The Alastair method

A page type that is quite common among Bullet Journals is the weekly spread/weekly page/weekly log. Here, you lay out the week ahead usually in some kind of calendar-like view - with boxes, columns, or something similar. While this offers a nice presentation, it take a bit of time to setup and also might be rather restrictive to the number of items that might fit into a day while leaving lots of white-space on other days.

Page of a A5 page representing week 5 of 2021 showing a table with 8 columns: 1 for each weekday and 1 for tasks/events, assigning an item to a day with a dot in its column
My current weekly listing using 7 categories (on per day) for the tasks and events of the week.

Over the last couple of weeks I’ve switched from such a a-box-a-day weekly page to one using the so-called “Alastair method”. Here, I just have to create a very simple table with one 8 columns: One column per day (from Monday to Sunday) and then another one for the actual entry.

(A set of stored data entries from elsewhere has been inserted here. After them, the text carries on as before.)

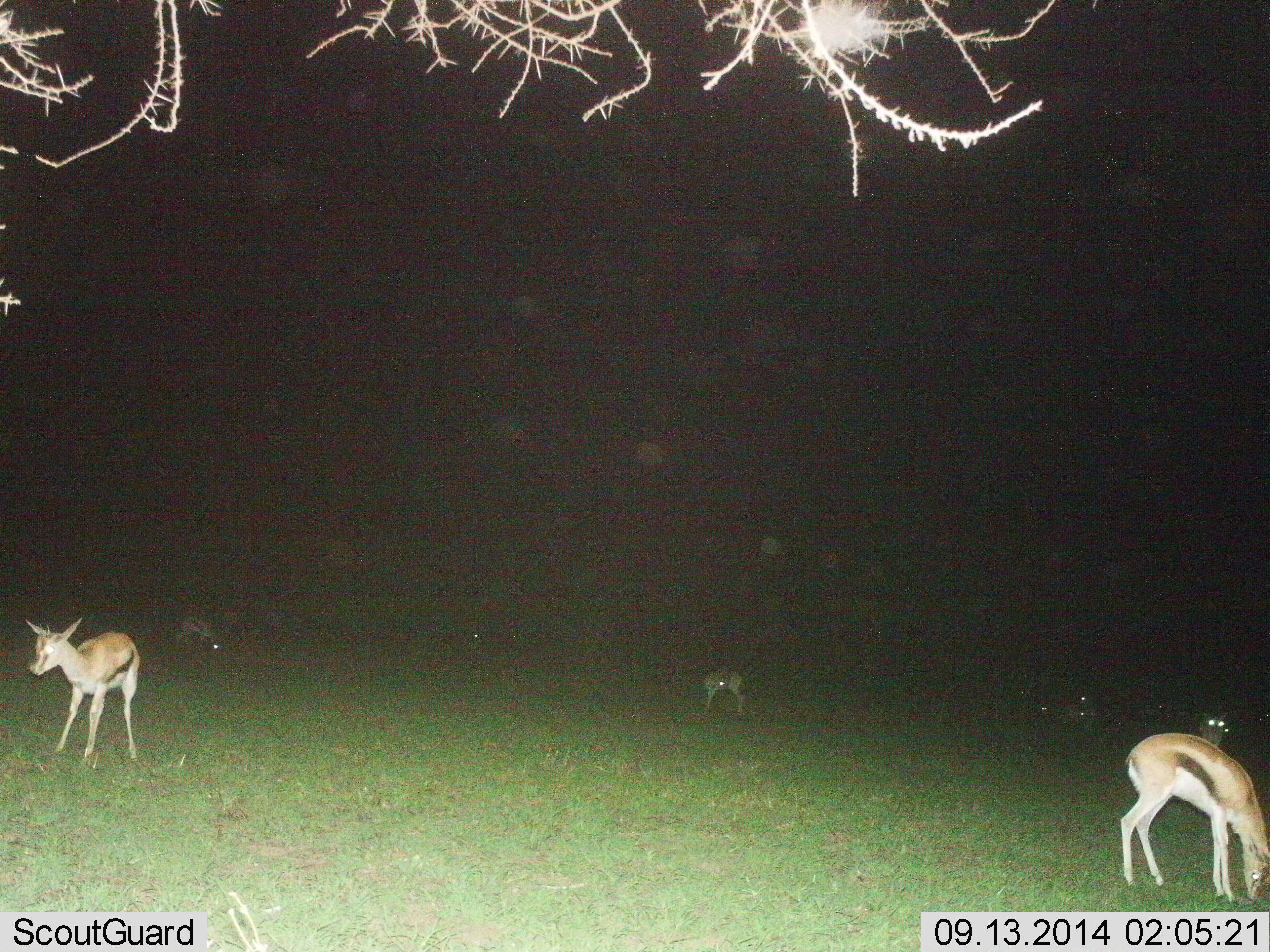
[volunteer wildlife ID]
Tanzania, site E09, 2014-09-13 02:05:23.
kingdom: Animalia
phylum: Chordata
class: Mammalia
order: Artiodactyla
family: Bovidae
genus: Eudorcas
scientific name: Eudorcas thomsonii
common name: thomson's gazelle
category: gazellethomsons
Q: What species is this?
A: Gazellethomsons (thomson's gazelle) (Eudorcas thomsonii).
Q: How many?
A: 6.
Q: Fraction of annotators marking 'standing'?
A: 100%.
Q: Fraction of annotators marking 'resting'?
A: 10%.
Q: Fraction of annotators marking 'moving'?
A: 0%.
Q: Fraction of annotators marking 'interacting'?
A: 0%.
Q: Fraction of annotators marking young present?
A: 10%.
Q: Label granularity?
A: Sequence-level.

When the task or entry is limited to only a single day or two, I just add a dot in that entry’s row at the columns for the respective days. If something is just a general item of the week, it gets no dot. I treat these somehow like my goals, stuff that I want to get done that week.

I really like that setup simply because it take the effort out of creating weekly pages. Instead, I can focus on the actual review/planning phase instead of “wasting time” at drawing nice grids. Of course, this method won’t work for everything. The more “facets” you have that an entry could be associated with, the wider the first part of the table becomes and the more space you waste. At this point, I think the sweet spot here is somewhere between 3 and 7 such categorising columns.

In the future, I might also try this for the future log with perhaps just 4-6 months per table.